Data to process below:

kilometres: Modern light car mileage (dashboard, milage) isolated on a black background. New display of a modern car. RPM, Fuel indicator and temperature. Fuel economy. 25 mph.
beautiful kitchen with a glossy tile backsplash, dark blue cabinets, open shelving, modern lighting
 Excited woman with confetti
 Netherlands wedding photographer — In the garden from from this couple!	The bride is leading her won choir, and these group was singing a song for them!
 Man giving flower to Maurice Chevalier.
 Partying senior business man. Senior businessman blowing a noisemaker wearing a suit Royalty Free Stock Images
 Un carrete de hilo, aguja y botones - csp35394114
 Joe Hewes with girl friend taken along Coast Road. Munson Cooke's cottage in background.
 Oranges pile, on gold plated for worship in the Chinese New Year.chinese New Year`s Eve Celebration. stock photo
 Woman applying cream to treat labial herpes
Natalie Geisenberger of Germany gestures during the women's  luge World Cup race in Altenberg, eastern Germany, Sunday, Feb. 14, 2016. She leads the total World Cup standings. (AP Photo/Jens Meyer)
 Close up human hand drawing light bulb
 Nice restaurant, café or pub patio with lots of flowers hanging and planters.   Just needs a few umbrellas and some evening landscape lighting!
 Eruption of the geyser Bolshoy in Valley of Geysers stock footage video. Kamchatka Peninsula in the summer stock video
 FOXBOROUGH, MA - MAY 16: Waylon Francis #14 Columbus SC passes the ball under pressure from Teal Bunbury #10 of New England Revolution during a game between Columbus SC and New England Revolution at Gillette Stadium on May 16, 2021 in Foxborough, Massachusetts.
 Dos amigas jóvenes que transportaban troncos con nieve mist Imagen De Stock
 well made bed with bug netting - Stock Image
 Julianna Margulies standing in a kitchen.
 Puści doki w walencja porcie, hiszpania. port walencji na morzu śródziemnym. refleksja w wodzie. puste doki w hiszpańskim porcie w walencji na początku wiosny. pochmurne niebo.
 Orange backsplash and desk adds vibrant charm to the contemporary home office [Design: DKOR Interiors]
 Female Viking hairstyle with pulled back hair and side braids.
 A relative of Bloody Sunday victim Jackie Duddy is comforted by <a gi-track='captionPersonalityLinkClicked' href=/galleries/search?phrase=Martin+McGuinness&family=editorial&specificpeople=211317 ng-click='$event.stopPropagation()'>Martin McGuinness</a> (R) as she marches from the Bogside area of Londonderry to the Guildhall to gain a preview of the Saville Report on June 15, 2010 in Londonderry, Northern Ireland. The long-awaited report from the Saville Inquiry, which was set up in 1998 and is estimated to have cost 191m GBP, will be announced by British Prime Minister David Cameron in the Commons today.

End of Data to process.

Task description: Your task is to output all of the data above word for word.

Problem solution:
kilometres: Modern light car mileage (dashboard, milage) isolated on a black background. New display of a modern car. RPM, Fuel indicator and temperature. Fuel economy. 25 mph.
beautiful kitchen with a glossy tile backsplash, dark blue cabinets, open shelving, modern lighting
 Excited woman with confetti
 Netherlands wedding photographer — In the garden from from this couple!	The bride is leading her won choir, and these group was singing a song for them!
 Man giving flower to Maurice Chevalier.
 Partying senior business man. Senior businessman blowing a noisemaker wearing a suit Royalty Free Stock Images
 Un carrete de hilo, aguja y botones - csp35394114
 Joe Hewes with girl friend taken along Coast Road. Munson Cooke's cottage in background.
 Oranges pile, on gold plated for worship in the Chinese New Year.chinese New Year`s Eve Celebration. stock photo
 Woman applying cream to treat labial herpes
Natalie Geisenberger of Germany gestures during the women's  luge World Cup race in Altenberg, eastern Germany, Sunday, Feb. 14, 2016. She leads the total World Cup standings. (AP Photo/Jens Meyer)
 Close up human hand drawing light bulb
 Nice restaurant, café or pub patio with lots of flowers hanging and planters.   Just needs a few umbrellas and some evening landscape lighting!
 Eruption of the geyser Bolshoy in Valley of Geysers stock footage video. Kamchatka Peninsula in the summer stock video
 FOXBOROUGH, MA - MAY 16: Waylon Francis #14 Columbus SC passes the ball under pressure from Teal Bunbury #10 of New England Revolution during a game between Columbus SC and New England Revolution at Gillette Stadium on May 16, 2021 in Foxborough, Massachusetts.
 Dos amigas jóvenes que transportaban troncos con nieve mist Imagen De Stock
 well made bed with bug netting - Stock Image
 Julianna Margulies standing in a kitchen.
 Puści doki w walencja porcie, hiszpania. port walencji na morzu śródziemnym. refleksja w wodzie. puste doki w hiszpańskim porcie w walencji na początku wiosny. pochmurne niebo.
 Orange backsplash and desk adds vibrant charm to the contemporary home office [Design: DKOR Interiors]
 Female Viking hairstyle with pulled back hair and side braids.
 A relative of Bloody Sunday victim Jackie Duddy is comforted by <a gi-track='captionPersonalityLinkClicked' href=/galleries/search?phrase=Martin+McGuinness&family=editorial&specificpeople=211317 ng-click='$event.stopPropagation()'>Martin McGuinness</a> (R) as she marches from the Bogside area of Londonderry to the Guildhall to gain a preview of the Saville Report on June 15, 2010 in Londonderry, Northern Ireland. The long-awaited report from the Saville Inquiry, which was set up in 1998 and is estimated to have cost 191m GBP, will be announced by British Prime Minister David Cameron in the Commons today.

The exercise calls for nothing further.